2022 Optimization Days
HEC Montréal, Québec, Canada, 16 — 18 May 2022
TA8 - Derivative-free and Blackbox Optimization III
May 17, 2022 10:30 AM – 12:10 PM
Location: METRO INC. (yellow)
Chaired by Ludovic Salomon
10:30 AM - 10:55 AM
Bi-fidelity Surrogate Modelling: Showcasing the need for new test instances
In recent years, Multi-fidelity Expensive Black-Box (Mf-EBB) methods have received increasing attention due to their strong applicability to industrial design problems. In the field of Mf-EBB, a problem instance consists of an expensive yet accurate source of information, and one or more cheap yet less accurate sources of information. The field aims to provide techniques either to accurately explain how decisions affect design outcome, or to find the best decisions to optimise design outcomes. Many techniques which use surrogate models have been developed to provide solutions to both aims. Only in recent years, however, have researchers begun to explore the conditions under which these new techniques are reliable, often focusing on problems with a single low-fidelity function, known as Bi-fidelity Expensive Black-Box (Bf-EBB) problems. This presentation will discuss new developments in creation and analysis of instance in this field. It will do so by showing the potentially misleading results that could be reached using only the instances currently found in the literature, and exposing the criticality of a more heterogeneous test suite for algorithm assessment. Newly proposed instances and features will be presented and their importance in algorithm analysis will be discussed.
10:55 AM - 11:20 AM
Combining Cross Entropy and MADS methods for inequality constrained global optimization
This presentation proposes a way to combine the Mesh Adaptive Direct Search (MADS) algorithm with the Cross-Entropy (CE) method for nonsmooth constrained optimization. The CE method is used as an exploration step by the MADS algorithm. The result of this combination retains the convergence properties of MADS and allows an efficient exploration in order to move away from local minima. The CE method samples trial points according to a multivariate normal distribution whose mean and standard deviation are calculated from the best points found so far. Numerical experiments show the efficiency of this method compared to other global optimization heuristics.
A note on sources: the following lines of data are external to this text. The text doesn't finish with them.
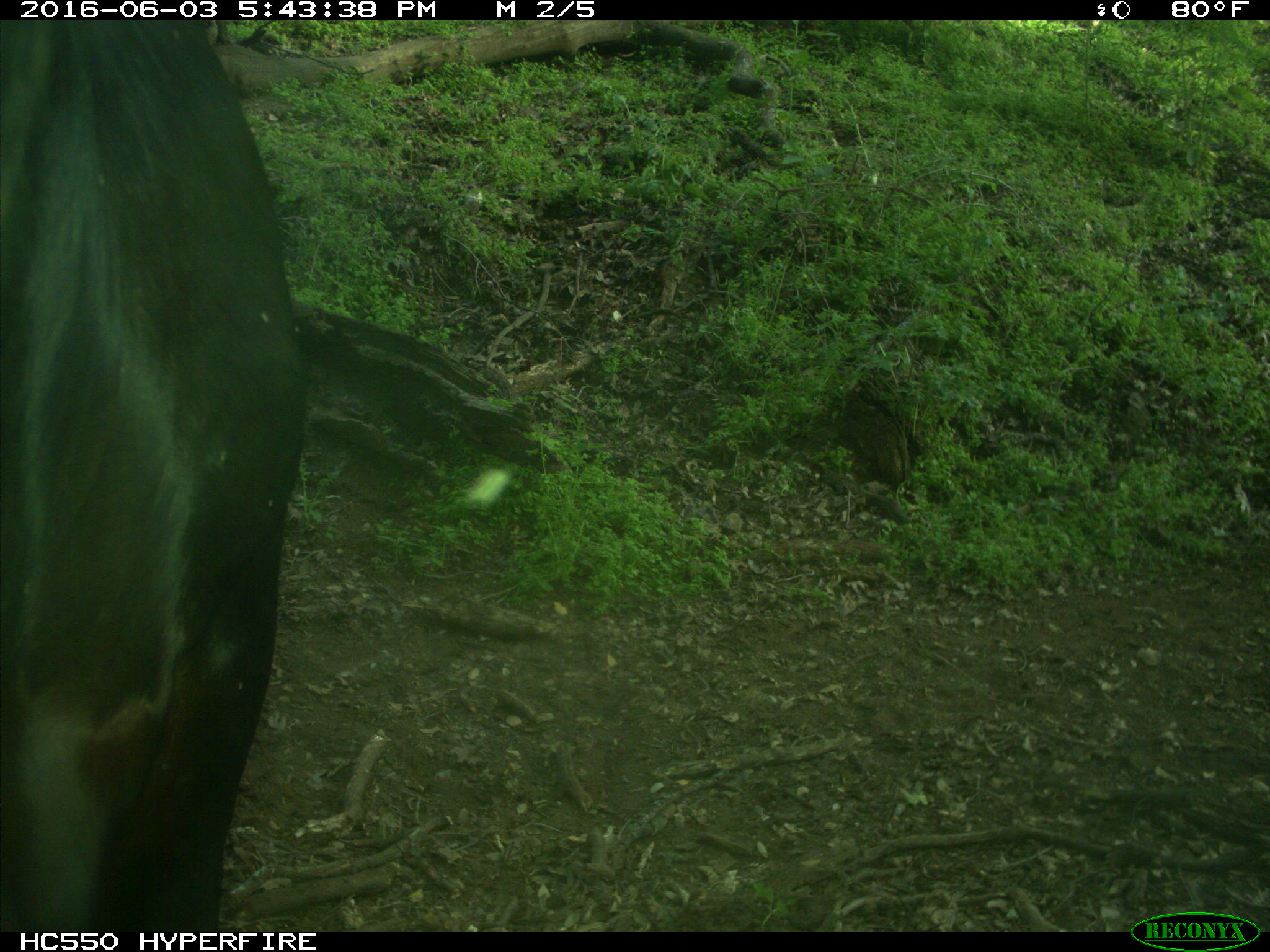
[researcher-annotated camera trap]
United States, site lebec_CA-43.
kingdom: Animalia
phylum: Chordata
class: Mammalia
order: Artiodactyla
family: Bovidae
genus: Bos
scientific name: Bos taurus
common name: domestic cow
Moreover, applied on complex engineering test problems, this method allows an important improvement to reach the feasible region and to escape local minima.
11:20 AM - 11:45 AM
Survey Descent: A Multipoint Generalization of Gradient Descent for Nonsmooth Optimization
For strongly convex objectives that are smooth, the classical theory of gradient descent ensures linear convergence relative to the number of gradient evaluations. An analogous nonsmooth theory is challenging: even when the objective is smooth at every iterate, the corresponding local models are unstable, and traditional remedies need unpredictably many cutting planes. We instead propose a multipoint generalization of the gradient descent iteration for local optimization. While designed with general objectives in mind, we are motivated by a "max-of-smooth" model that captures the subdifferential dimension at optimality. We prove linear convergence when the objective is itself max-of-smooth, and experiments suggest a more general phenomenon.
11:45 AM - 12:10 PM
A study of quadratic search step formulations for multiobjective derivative free optimization
Many engineering applications involve the optimization of several contradictory criteria and do not possess an explicit algebraic structure which could be exploited. DMulti-MADS is a multiobjective derivative free optimization algorithm which targets these types of problems. It is based on the Mesh Adaptive Direct Search (MADS) algorithm for single-objective optimization. As a direct search method, its functioning is divided into two parts: a poll and a search. The poll consists in a local exploration around a solution, on which convergence analysis depends. The search is an optional step, more flexible, which practically enhances the performance of the procedure. This talk proposes the integration of quadratic models into DMulti-MADS to improve its performance. New formulations are explored and compared with existing ones. Preliminary numerical results show that these approaches improve the performance of the method, compared to other state-of-the-art algorithms.